Da bricht es auf einmal aus ihr heraus. Unverstanden seit ihrer Kindheit, übersprang sie zwei Klassen, machte mit 16 Abitur und begann ihr Studium, aber auch dort erlebte sie nur anecken und genervte Professoren und Kommilitonen. Nun, in einer der Top Beratungsfirmen der Welt hatte sie erwartet endlich anzukommen und Gleichgesinnte zu treffen. Aber auch hier geht der Schmerz weiter. Es gehe alles zu langsam, die Leute seien unglaublich schwer von Begriff. Es nerve sie furchtbar. Ich beginne zu verstehen. Unser Gespräch entwickelt sich in eine forschende, konstruktivere Richtung. Ich frage Charlotta ob sie schon versucht hat herauszufinden, was dahintersteckt, dass sie überall aneckt. Das scheint ihre natürliche Neugier zu wecken. Ich frage sie, ob sie mal einen IQ-Test gemacht habe. Nein, sagt sie erstaunt, was soll denn das bringen?

Wir gehen auseinander mit der Vereinbarung, dass sie weiter am Training teilnimmt, wenn sie Lust hat, aber mit Rücksicht auf das Tempo der Gruppe.
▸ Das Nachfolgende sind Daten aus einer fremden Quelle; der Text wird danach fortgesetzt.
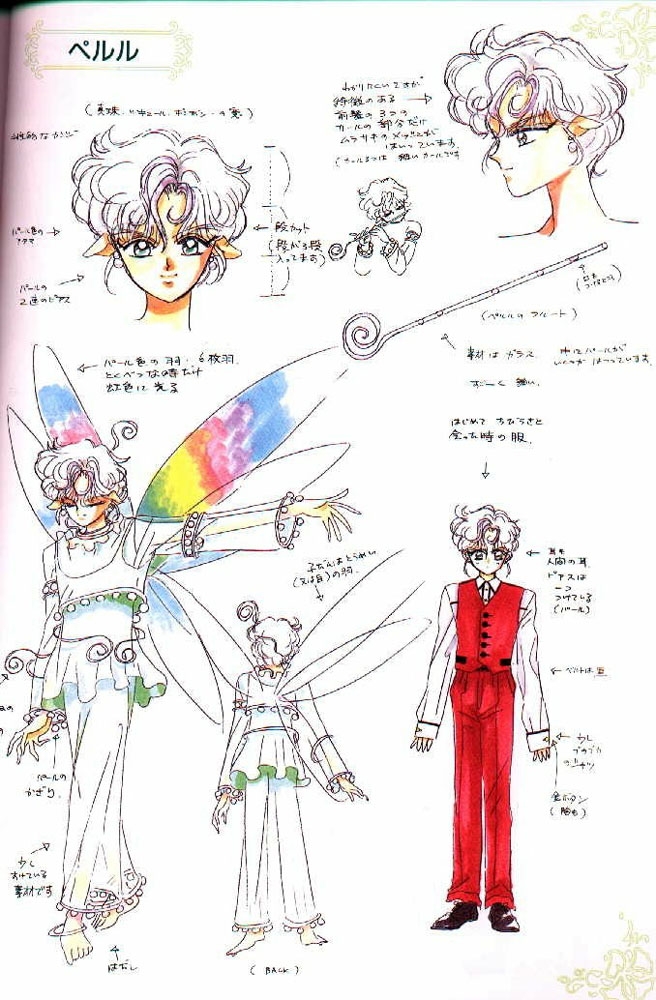 Sailor_Moon_Material_collection_074.jpg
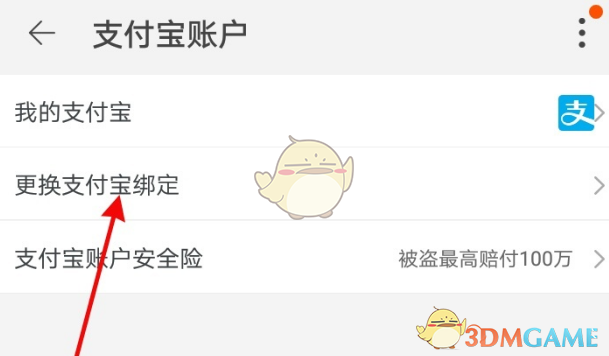 《闲鱼》解绑支付宝方法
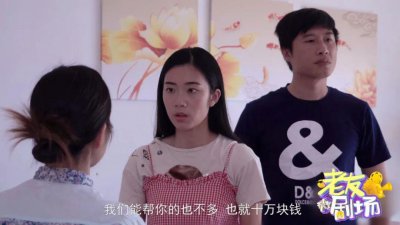 ​经典IP再续新作｜5月2日起《老友一家亲》之《老友微剧场》精彩上演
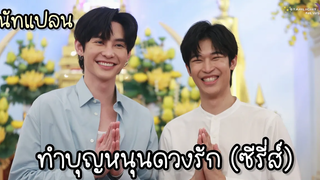 นัทแปลน - ทำบุญหนุนดวงรัก (ซีรี่ส์)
Es vergehen Monate, Charlotta ist nicht wieder erschienen. Ich habe die Episode fast schon vergessen, da klingelt eines Tages mein Telefon. Charlotta. Sie sprudelt vor Energie. Sie hat sich ein Herz gefasst und den Test in Heidelberg absolviert. Das Resultat liege jenseits der 160, der Tester sei ausgerastet. Sie wurde sofort in diverse Hochbegabten Gruppen verwiesen, wo sie endlich Menschen traf, die so waren wie sie. Charlotta ist glücklich, sie hört gar nichts auf sich zu bedanken. Ich versuche sie zu bremsen, das ist doch Dein eigener Verdienst, ich habe den Entwicklungsimpuls gegeben, aber Du hast ihn verwandelt. Auch ihrem Arbeitgeber hat sie davon erzählt und nun kann man in ihrer Organisation auf einmal ganz anders mit ihrem Anderssein umgehen. Es gibt Verständnis und sogar Sondereinsätze für sie. Ich freue mich mit. Wieder einmal bestätigt sich mein Mantra, dass jede Störung eine Opportunität für alle Beteiligten darstellt. Denn was ist eine Störung anderes als unterschiedliche Erwartungshaltungen, die aufeinandertreffen. Und darin steckten in der Regel für beide Seiten Erkenntnisgewinne – sofern sie sich auf ihr Gegenüber und ihre Welt einlassen, können sich eine zusätzliche Perspektive oder Fähigkeiten eröffnen, die wir im „eigenen Saft“ nie gewonnen hätten. Nicht umsonst feiern wir die Diversität – sie kann unendlich bereichernd sein, wenn es gelingt, die mit ihr einhergehenden Reibungspunkte in ein gutes Miteinander verwandeln.

Charlotta rief neulich wieder an, sie habe jetzt auch ihre kleine Tochter einen Test machen lassen. Sie soll ihre eigene Erfahrungskurve früher nehmen und eine glücklicher Schul- und Studentenzeit haben und sich da wo sie ist richtig fühlen.